After the first-time downloads, PAW runs entirely on your machine. No ongoing network access is required for inference once assets are cached.

First run

The initial execution typically fetches:

  • The Q6_K base model (about 594 MB) from Hugging Face.
  • Your program’s .paw bundle (LoRA and pseudo-program; on the order of 23 MB).

Subsequent runs use the local cache and do not repeat those downloads unless you clear storage or change versions.

Performance

On typical CPU hardware (for example Apple Silicon or modern x86), a single call often completes in roughly 100–500 ms, depending on sequence length, hardware, and backend settings.

Configuration

Common options exposed by the runtime include:

Option Role
n_ctx Context window size (default often 2048).
n_gpu_layers Offload layers to Metal or CUDA when available.
verbose Enable detailed logging from the inference backend.

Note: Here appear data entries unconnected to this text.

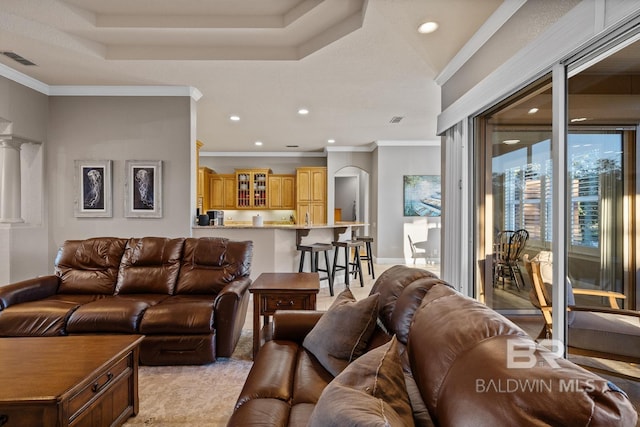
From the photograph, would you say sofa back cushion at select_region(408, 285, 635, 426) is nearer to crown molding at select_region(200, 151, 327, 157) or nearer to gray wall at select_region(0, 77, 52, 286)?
gray wall at select_region(0, 77, 52, 286)

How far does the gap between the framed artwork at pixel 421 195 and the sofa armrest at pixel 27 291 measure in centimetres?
644

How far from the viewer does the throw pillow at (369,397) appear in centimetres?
78

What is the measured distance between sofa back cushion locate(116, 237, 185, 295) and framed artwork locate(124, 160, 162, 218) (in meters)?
1.05

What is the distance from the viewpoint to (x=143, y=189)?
4.30 m

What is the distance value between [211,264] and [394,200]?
207 inches

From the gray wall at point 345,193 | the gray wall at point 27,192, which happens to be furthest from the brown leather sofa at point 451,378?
the gray wall at point 345,193

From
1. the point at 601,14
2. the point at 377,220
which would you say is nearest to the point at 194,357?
the point at 601,14

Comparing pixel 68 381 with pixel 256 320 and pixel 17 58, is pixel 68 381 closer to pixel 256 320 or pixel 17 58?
pixel 256 320

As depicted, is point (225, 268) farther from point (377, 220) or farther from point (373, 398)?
point (377, 220)

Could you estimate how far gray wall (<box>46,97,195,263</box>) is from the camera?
14.1ft

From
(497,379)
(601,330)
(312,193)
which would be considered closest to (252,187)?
(312,193)

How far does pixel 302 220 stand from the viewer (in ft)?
27.9

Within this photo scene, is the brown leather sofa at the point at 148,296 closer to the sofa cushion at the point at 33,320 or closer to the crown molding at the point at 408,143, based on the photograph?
the sofa cushion at the point at 33,320

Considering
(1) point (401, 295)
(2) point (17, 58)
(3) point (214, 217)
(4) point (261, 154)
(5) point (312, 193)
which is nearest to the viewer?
(1) point (401, 295)
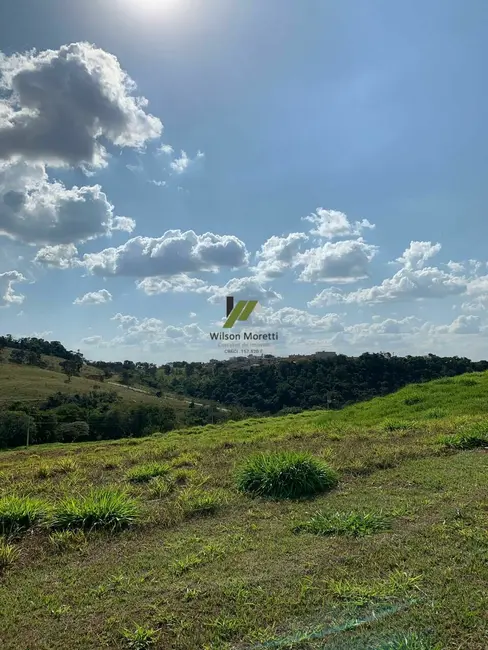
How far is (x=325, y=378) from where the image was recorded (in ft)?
148

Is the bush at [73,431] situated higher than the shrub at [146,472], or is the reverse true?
the shrub at [146,472]

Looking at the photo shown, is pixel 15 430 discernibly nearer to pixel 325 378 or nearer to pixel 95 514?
pixel 325 378

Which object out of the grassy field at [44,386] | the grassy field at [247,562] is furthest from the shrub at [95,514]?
the grassy field at [44,386]

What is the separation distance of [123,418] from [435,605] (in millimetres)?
49299

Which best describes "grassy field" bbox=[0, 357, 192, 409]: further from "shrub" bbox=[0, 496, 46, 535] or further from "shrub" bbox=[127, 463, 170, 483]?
"shrub" bbox=[0, 496, 46, 535]

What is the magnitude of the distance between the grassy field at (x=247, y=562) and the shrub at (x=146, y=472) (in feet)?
0.08

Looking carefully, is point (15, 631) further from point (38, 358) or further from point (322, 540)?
point (38, 358)

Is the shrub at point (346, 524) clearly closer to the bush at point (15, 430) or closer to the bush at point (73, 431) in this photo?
the bush at point (15, 430)

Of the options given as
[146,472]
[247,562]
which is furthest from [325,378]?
[247,562]

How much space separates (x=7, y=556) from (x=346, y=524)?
2780 millimetres

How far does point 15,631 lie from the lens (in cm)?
280

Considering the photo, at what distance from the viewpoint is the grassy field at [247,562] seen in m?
2.67

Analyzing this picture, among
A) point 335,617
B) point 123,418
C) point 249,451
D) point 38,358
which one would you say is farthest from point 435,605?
point 38,358

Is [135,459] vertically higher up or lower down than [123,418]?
higher up
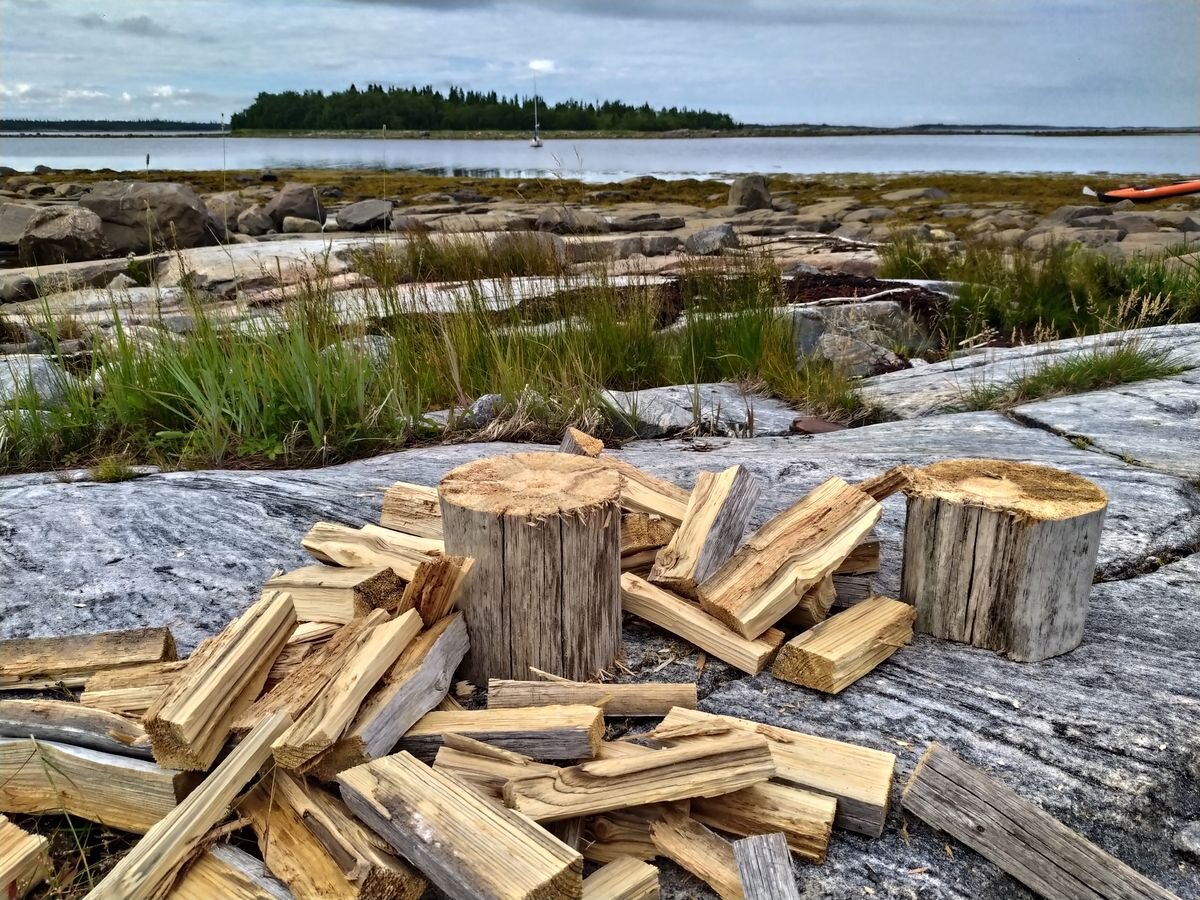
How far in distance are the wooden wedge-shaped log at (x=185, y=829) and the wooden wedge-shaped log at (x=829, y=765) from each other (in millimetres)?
868

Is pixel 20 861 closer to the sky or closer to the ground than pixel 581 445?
closer to the ground

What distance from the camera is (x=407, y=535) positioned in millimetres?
2967

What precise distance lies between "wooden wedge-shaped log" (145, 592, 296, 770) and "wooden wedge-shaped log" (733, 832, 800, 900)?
1122 mm

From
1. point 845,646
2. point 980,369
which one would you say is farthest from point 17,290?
point 845,646

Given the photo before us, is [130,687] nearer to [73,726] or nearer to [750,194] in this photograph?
[73,726]

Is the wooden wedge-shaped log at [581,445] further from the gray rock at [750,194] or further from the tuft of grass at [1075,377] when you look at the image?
the gray rock at [750,194]

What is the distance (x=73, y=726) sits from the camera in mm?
2029

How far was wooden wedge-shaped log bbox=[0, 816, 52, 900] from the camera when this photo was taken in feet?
5.52

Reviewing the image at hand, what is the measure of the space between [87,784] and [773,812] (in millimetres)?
1495

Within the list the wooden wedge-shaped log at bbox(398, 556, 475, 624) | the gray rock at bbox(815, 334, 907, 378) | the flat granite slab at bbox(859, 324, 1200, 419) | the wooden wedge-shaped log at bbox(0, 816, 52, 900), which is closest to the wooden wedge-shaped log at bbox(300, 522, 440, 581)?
the wooden wedge-shaped log at bbox(398, 556, 475, 624)

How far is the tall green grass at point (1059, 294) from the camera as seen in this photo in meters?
7.86

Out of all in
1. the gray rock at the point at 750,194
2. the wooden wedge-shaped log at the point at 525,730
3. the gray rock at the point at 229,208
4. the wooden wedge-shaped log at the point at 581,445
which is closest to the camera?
the wooden wedge-shaped log at the point at 525,730

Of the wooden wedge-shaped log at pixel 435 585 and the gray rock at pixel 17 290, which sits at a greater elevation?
the wooden wedge-shaped log at pixel 435 585

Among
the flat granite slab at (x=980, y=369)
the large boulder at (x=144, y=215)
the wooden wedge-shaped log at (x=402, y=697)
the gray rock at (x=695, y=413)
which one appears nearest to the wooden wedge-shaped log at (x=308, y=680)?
the wooden wedge-shaped log at (x=402, y=697)
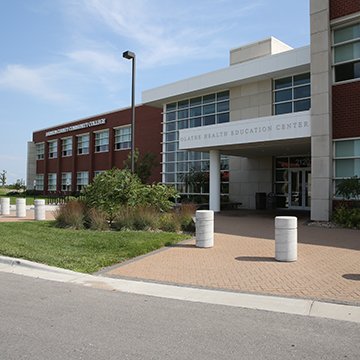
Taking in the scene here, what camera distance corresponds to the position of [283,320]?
5.57 m

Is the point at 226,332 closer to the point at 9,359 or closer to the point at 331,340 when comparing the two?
the point at 331,340

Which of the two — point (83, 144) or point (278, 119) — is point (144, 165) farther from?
point (83, 144)

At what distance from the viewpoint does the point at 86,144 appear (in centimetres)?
4512

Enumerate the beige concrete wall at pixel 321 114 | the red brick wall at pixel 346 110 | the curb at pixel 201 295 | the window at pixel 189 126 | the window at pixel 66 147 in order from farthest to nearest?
the window at pixel 66 147
the window at pixel 189 126
the beige concrete wall at pixel 321 114
the red brick wall at pixel 346 110
the curb at pixel 201 295

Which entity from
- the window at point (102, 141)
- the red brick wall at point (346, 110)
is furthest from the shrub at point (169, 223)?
the window at point (102, 141)

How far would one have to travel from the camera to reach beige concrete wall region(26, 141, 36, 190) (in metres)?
55.6

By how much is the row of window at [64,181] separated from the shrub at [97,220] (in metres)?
28.5

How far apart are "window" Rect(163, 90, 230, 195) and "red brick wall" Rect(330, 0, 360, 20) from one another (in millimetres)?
10155

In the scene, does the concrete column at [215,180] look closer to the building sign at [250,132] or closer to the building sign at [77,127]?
the building sign at [250,132]

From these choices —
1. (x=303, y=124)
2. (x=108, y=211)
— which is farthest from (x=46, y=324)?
(x=303, y=124)

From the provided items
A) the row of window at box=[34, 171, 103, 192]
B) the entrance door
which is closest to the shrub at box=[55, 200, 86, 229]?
the entrance door

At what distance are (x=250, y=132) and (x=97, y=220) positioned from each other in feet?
30.4

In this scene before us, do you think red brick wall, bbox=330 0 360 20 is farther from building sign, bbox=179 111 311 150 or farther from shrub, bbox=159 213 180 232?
shrub, bbox=159 213 180 232

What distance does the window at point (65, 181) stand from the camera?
158 ft
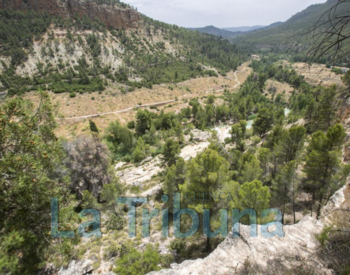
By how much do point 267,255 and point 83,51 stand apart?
130 metres

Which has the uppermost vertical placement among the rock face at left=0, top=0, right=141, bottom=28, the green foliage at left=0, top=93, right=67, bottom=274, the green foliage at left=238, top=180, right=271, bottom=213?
the rock face at left=0, top=0, right=141, bottom=28

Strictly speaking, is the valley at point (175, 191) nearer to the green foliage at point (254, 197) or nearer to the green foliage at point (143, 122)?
the green foliage at point (254, 197)

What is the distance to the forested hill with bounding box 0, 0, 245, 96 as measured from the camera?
87312 mm

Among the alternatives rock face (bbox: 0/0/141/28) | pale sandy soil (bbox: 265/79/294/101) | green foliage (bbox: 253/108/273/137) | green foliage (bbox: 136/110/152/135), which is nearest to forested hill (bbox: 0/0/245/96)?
rock face (bbox: 0/0/141/28)

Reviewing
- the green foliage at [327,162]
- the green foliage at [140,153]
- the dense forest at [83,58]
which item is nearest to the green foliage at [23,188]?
the green foliage at [327,162]

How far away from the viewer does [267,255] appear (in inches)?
341

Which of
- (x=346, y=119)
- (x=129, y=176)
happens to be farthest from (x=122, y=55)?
(x=346, y=119)

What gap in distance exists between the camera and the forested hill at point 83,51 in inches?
3438

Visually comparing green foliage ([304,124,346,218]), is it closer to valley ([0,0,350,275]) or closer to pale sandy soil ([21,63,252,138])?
valley ([0,0,350,275])

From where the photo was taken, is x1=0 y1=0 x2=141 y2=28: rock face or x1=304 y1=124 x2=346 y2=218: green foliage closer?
x1=304 y1=124 x2=346 y2=218: green foliage

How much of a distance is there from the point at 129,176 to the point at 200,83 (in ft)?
320

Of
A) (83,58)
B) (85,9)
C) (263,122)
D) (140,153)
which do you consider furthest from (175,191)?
(85,9)

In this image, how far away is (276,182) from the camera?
20.9m

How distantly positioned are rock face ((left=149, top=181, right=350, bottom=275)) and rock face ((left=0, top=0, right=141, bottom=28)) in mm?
157678
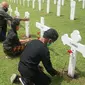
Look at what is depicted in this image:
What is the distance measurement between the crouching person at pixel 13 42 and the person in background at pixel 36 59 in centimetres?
255

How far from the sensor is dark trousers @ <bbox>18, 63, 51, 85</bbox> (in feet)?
18.3

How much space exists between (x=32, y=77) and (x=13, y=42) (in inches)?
108

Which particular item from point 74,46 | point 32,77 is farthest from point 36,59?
point 74,46

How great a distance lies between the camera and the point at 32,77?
5.62m

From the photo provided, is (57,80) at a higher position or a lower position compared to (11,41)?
lower

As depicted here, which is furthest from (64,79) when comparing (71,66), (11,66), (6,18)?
(6,18)

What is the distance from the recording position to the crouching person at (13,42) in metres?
8.08

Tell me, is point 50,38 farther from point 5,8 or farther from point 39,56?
point 5,8

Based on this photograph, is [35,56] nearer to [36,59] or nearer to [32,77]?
[36,59]

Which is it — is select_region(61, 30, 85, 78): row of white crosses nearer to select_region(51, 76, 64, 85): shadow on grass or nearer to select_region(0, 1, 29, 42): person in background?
select_region(51, 76, 64, 85): shadow on grass

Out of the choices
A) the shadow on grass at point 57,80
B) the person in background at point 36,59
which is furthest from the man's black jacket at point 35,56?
the shadow on grass at point 57,80

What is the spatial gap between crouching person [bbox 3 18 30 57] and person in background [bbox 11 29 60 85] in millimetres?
2551

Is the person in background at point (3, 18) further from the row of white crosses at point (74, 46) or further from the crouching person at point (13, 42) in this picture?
the row of white crosses at point (74, 46)

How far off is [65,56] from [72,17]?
6.27 meters
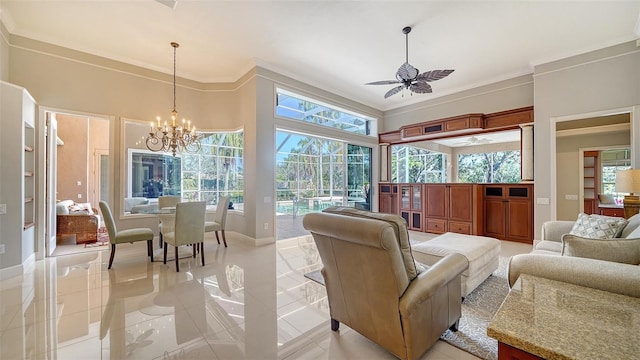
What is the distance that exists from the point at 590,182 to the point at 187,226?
8.59 meters

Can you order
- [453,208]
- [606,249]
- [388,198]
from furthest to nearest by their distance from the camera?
[388,198]
[453,208]
[606,249]

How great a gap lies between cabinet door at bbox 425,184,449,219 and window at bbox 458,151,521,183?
4.98ft

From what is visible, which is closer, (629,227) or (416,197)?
(629,227)

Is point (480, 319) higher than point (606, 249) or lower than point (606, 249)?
lower

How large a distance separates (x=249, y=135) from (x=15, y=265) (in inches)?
149

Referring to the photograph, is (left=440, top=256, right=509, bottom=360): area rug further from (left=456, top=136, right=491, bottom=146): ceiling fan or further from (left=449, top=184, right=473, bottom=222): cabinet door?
(left=456, top=136, right=491, bottom=146): ceiling fan

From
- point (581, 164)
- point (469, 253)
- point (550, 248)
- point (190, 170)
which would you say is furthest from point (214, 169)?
point (581, 164)

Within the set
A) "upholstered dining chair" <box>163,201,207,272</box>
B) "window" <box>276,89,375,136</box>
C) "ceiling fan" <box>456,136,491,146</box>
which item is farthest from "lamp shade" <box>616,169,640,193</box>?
"upholstered dining chair" <box>163,201,207,272</box>

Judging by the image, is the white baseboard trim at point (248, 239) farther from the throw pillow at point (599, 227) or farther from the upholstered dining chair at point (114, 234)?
the throw pillow at point (599, 227)

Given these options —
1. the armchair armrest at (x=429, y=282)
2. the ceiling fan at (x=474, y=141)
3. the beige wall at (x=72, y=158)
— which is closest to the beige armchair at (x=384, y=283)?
the armchair armrest at (x=429, y=282)

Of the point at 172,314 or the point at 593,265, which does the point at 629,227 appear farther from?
the point at 172,314

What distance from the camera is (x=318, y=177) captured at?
25.1 ft

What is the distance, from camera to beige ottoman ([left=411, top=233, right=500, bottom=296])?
105 inches

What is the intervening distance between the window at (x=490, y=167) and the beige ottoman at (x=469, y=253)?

Exact names and defaults follow the SDK; refer to the package API for the authoritative list.

Cache location

Models and program bundles are stored under:

~/.cache/programasweights/

Manage disk usage by removing cached files there if you need to reclaim space or force a fresh download.

Backend

Inference uses llama.cpp. Platform-specific optimizations (Metal on Apple GPUs, CUDA on NVIDIA, SIMD such as AVX on CPU) are selected by the build you install; you do not configure those low-level details separately.